- Native name: Дарья Григорьевна Дьяченко
- Born: 2 April 1924 Kumari, Mykolaiv Oblast, Ukrainian SSR, Soviet Union
- Died: 2 April 1944 (aged 20) Tiraspol, Transnistria Governorate
- Allegiance: Soviet Union
- Awards: Hero of the Soviet Union Order of Lenin

= Darya Dyachenko =

Soviet Ukrainian partisan (1924–1944)

Darya Grigorievna Dyachenko (Да́рья Григо́рьевна Дьяче́нко; 2 April 1924 – 2 April 1944) was a member of the underground Komsomol guerrilla organization based in Mykolaiv and the head of the partisan group's youth chapter. She was posthumously awarded the title Hero of the Soviet Union on 1 July 1958 by decree of the Supreme Soviet.

== Early life ==
Dyachenko was born on 2 April 1924 to a Ukrainian peasant family in the village of Kumari. She did not complete secondary school while she was living in Lviv. After the German invasion of the Soviet Union in 1941 her father, who had been the chairman of the district committee, was sent to the warfront while Darya and her mother moved to Novo-Andreyevka to live with her grandmother. She was a member of the Komsomol.

==Partisan activities==
When the Germans occupied her village, Dyachenko joined the resistance movement after meeting with Parfentiy Grechanyy, the leader of the Komosmol organization "Partisan spark". The partisan group was founded in 1941 by the principal of the secondary school in Krymka village. Each cell was composed of five people, and after obtaining typewriters and radios they summarized Sovinformburo broadcasts on paper and spread out the messages via leaflets. They also collected leaflets airdropped by Soviet planes and distributed them among the village.

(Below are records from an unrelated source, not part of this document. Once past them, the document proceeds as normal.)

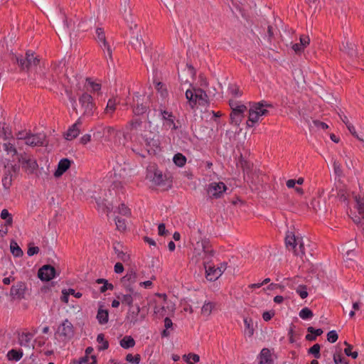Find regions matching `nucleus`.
I'll list each match as a JSON object with an SVG mask.
<instances>
[{
  "label": "nucleus",
  "instance_id": "nucleus-17",
  "mask_svg": "<svg viewBox=\"0 0 364 364\" xmlns=\"http://www.w3.org/2000/svg\"><path fill=\"white\" fill-rule=\"evenodd\" d=\"M96 318L101 325H105L109 321V310L103 304H99Z\"/></svg>",
  "mask_w": 364,
  "mask_h": 364
},
{
  "label": "nucleus",
  "instance_id": "nucleus-20",
  "mask_svg": "<svg viewBox=\"0 0 364 364\" xmlns=\"http://www.w3.org/2000/svg\"><path fill=\"white\" fill-rule=\"evenodd\" d=\"M205 277L209 281H215L220 275V270H218L217 267L210 264H205Z\"/></svg>",
  "mask_w": 364,
  "mask_h": 364
},
{
  "label": "nucleus",
  "instance_id": "nucleus-2",
  "mask_svg": "<svg viewBox=\"0 0 364 364\" xmlns=\"http://www.w3.org/2000/svg\"><path fill=\"white\" fill-rule=\"evenodd\" d=\"M272 107V104L264 100L251 103L249 109V117L247 122V126L252 127L260 120V117L266 116L268 114V109Z\"/></svg>",
  "mask_w": 364,
  "mask_h": 364
},
{
  "label": "nucleus",
  "instance_id": "nucleus-37",
  "mask_svg": "<svg viewBox=\"0 0 364 364\" xmlns=\"http://www.w3.org/2000/svg\"><path fill=\"white\" fill-rule=\"evenodd\" d=\"M174 164L178 167H183L186 163V158L181 153L174 155L173 158Z\"/></svg>",
  "mask_w": 364,
  "mask_h": 364
},
{
  "label": "nucleus",
  "instance_id": "nucleus-64",
  "mask_svg": "<svg viewBox=\"0 0 364 364\" xmlns=\"http://www.w3.org/2000/svg\"><path fill=\"white\" fill-rule=\"evenodd\" d=\"M114 272L117 274L122 273L124 271V267L122 263L117 262L114 267Z\"/></svg>",
  "mask_w": 364,
  "mask_h": 364
},
{
  "label": "nucleus",
  "instance_id": "nucleus-58",
  "mask_svg": "<svg viewBox=\"0 0 364 364\" xmlns=\"http://www.w3.org/2000/svg\"><path fill=\"white\" fill-rule=\"evenodd\" d=\"M145 111H146V107L144 106H143L142 105H137L136 107H134L133 109V112L135 114H142Z\"/></svg>",
  "mask_w": 364,
  "mask_h": 364
},
{
  "label": "nucleus",
  "instance_id": "nucleus-57",
  "mask_svg": "<svg viewBox=\"0 0 364 364\" xmlns=\"http://www.w3.org/2000/svg\"><path fill=\"white\" fill-rule=\"evenodd\" d=\"M300 44L305 48L310 42L309 37L308 36L302 35L299 38Z\"/></svg>",
  "mask_w": 364,
  "mask_h": 364
},
{
  "label": "nucleus",
  "instance_id": "nucleus-62",
  "mask_svg": "<svg viewBox=\"0 0 364 364\" xmlns=\"http://www.w3.org/2000/svg\"><path fill=\"white\" fill-rule=\"evenodd\" d=\"M291 48L296 53H299L304 50V48L300 43H294Z\"/></svg>",
  "mask_w": 364,
  "mask_h": 364
},
{
  "label": "nucleus",
  "instance_id": "nucleus-1",
  "mask_svg": "<svg viewBox=\"0 0 364 364\" xmlns=\"http://www.w3.org/2000/svg\"><path fill=\"white\" fill-rule=\"evenodd\" d=\"M142 122L139 119L131 121L126 127L130 131L132 150L144 157L145 153L157 146V142L154 139V134L149 130L142 132Z\"/></svg>",
  "mask_w": 364,
  "mask_h": 364
},
{
  "label": "nucleus",
  "instance_id": "nucleus-26",
  "mask_svg": "<svg viewBox=\"0 0 364 364\" xmlns=\"http://www.w3.org/2000/svg\"><path fill=\"white\" fill-rule=\"evenodd\" d=\"M118 104H119V101H117L116 98L112 97V98L109 99L104 112L106 114L112 116V114H114V112H115V110L117 109V105Z\"/></svg>",
  "mask_w": 364,
  "mask_h": 364
},
{
  "label": "nucleus",
  "instance_id": "nucleus-12",
  "mask_svg": "<svg viewBox=\"0 0 364 364\" xmlns=\"http://www.w3.org/2000/svg\"><path fill=\"white\" fill-rule=\"evenodd\" d=\"M212 253L213 250L208 247V242L205 240L198 241L194 245V254L200 258L212 256Z\"/></svg>",
  "mask_w": 364,
  "mask_h": 364
},
{
  "label": "nucleus",
  "instance_id": "nucleus-19",
  "mask_svg": "<svg viewBox=\"0 0 364 364\" xmlns=\"http://www.w3.org/2000/svg\"><path fill=\"white\" fill-rule=\"evenodd\" d=\"M257 359L259 360L258 364H274L272 353L269 348H263L260 351Z\"/></svg>",
  "mask_w": 364,
  "mask_h": 364
},
{
  "label": "nucleus",
  "instance_id": "nucleus-60",
  "mask_svg": "<svg viewBox=\"0 0 364 364\" xmlns=\"http://www.w3.org/2000/svg\"><path fill=\"white\" fill-rule=\"evenodd\" d=\"M333 166V169H334L335 173L337 175L340 176L342 173L341 164L338 161H334Z\"/></svg>",
  "mask_w": 364,
  "mask_h": 364
},
{
  "label": "nucleus",
  "instance_id": "nucleus-13",
  "mask_svg": "<svg viewBox=\"0 0 364 364\" xmlns=\"http://www.w3.org/2000/svg\"><path fill=\"white\" fill-rule=\"evenodd\" d=\"M18 161L21 164L23 169L28 173H33L38 168L36 161L27 157L25 154L20 155Z\"/></svg>",
  "mask_w": 364,
  "mask_h": 364
},
{
  "label": "nucleus",
  "instance_id": "nucleus-11",
  "mask_svg": "<svg viewBox=\"0 0 364 364\" xmlns=\"http://www.w3.org/2000/svg\"><path fill=\"white\" fill-rule=\"evenodd\" d=\"M159 297L162 299V301L158 302L154 306V314L164 316L168 312H172L173 311V306L166 300V296L165 294H159Z\"/></svg>",
  "mask_w": 364,
  "mask_h": 364
},
{
  "label": "nucleus",
  "instance_id": "nucleus-48",
  "mask_svg": "<svg viewBox=\"0 0 364 364\" xmlns=\"http://www.w3.org/2000/svg\"><path fill=\"white\" fill-rule=\"evenodd\" d=\"M114 212L124 216H129L131 214L130 209L123 203L119 205Z\"/></svg>",
  "mask_w": 364,
  "mask_h": 364
},
{
  "label": "nucleus",
  "instance_id": "nucleus-34",
  "mask_svg": "<svg viewBox=\"0 0 364 364\" xmlns=\"http://www.w3.org/2000/svg\"><path fill=\"white\" fill-rule=\"evenodd\" d=\"M135 341L131 336H126L120 341V346L125 349L134 347Z\"/></svg>",
  "mask_w": 364,
  "mask_h": 364
},
{
  "label": "nucleus",
  "instance_id": "nucleus-54",
  "mask_svg": "<svg viewBox=\"0 0 364 364\" xmlns=\"http://www.w3.org/2000/svg\"><path fill=\"white\" fill-rule=\"evenodd\" d=\"M338 336L336 331H331L327 334V340L330 343H335L338 340Z\"/></svg>",
  "mask_w": 364,
  "mask_h": 364
},
{
  "label": "nucleus",
  "instance_id": "nucleus-14",
  "mask_svg": "<svg viewBox=\"0 0 364 364\" xmlns=\"http://www.w3.org/2000/svg\"><path fill=\"white\" fill-rule=\"evenodd\" d=\"M160 114L163 120V127L166 129L176 130L178 129L175 123V117L173 115L172 112L166 110H161Z\"/></svg>",
  "mask_w": 364,
  "mask_h": 364
},
{
  "label": "nucleus",
  "instance_id": "nucleus-38",
  "mask_svg": "<svg viewBox=\"0 0 364 364\" xmlns=\"http://www.w3.org/2000/svg\"><path fill=\"white\" fill-rule=\"evenodd\" d=\"M245 323V333L249 337H251L254 333V328L252 323V320L248 318H244Z\"/></svg>",
  "mask_w": 364,
  "mask_h": 364
},
{
  "label": "nucleus",
  "instance_id": "nucleus-52",
  "mask_svg": "<svg viewBox=\"0 0 364 364\" xmlns=\"http://www.w3.org/2000/svg\"><path fill=\"white\" fill-rule=\"evenodd\" d=\"M296 292L299 295L301 299H305L308 296V292L306 287L304 285H299L296 289Z\"/></svg>",
  "mask_w": 364,
  "mask_h": 364
},
{
  "label": "nucleus",
  "instance_id": "nucleus-55",
  "mask_svg": "<svg viewBox=\"0 0 364 364\" xmlns=\"http://www.w3.org/2000/svg\"><path fill=\"white\" fill-rule=\"evenodd\" d=\"M346 127H347V128H348V131L350 132V134H351L353 136L356 137L359 141H362V142H363V141H364L363 139L360 138V137L358 136V134H357V132H356V131H355V129L354 126H353L351 123L348 124Z\"/></svg>",
  "mask_w": 364,
  "mask_h": 364
},
{
  "label": "nucleus",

The partisans collected armaments and trained in the use of grenades and rifles before they began engaging in sabotage. On one mission the cell led by Dyachenko derailed a train carrying German soldiers and their supplies. She was the organizer of a plot to help 200 Soviet prisoners of war escape from a camp. After befriending the group of Romanian prison guards Dyachenko and her comrades invited them to a party and got them drunk before releasing the prisoners of war.

In February 25 partisans from the "partisan spark" detachment were arrested by the Gestapo. On 1 March 1943 Dyachenko was arrested and sent to a prison in Tiraspol. She intended to escape and her friends collected 6,000 German marks to bribe a guard to help her escape, but the plot was discovered and both Dyachenko and the guard were shot on 2 April 1944.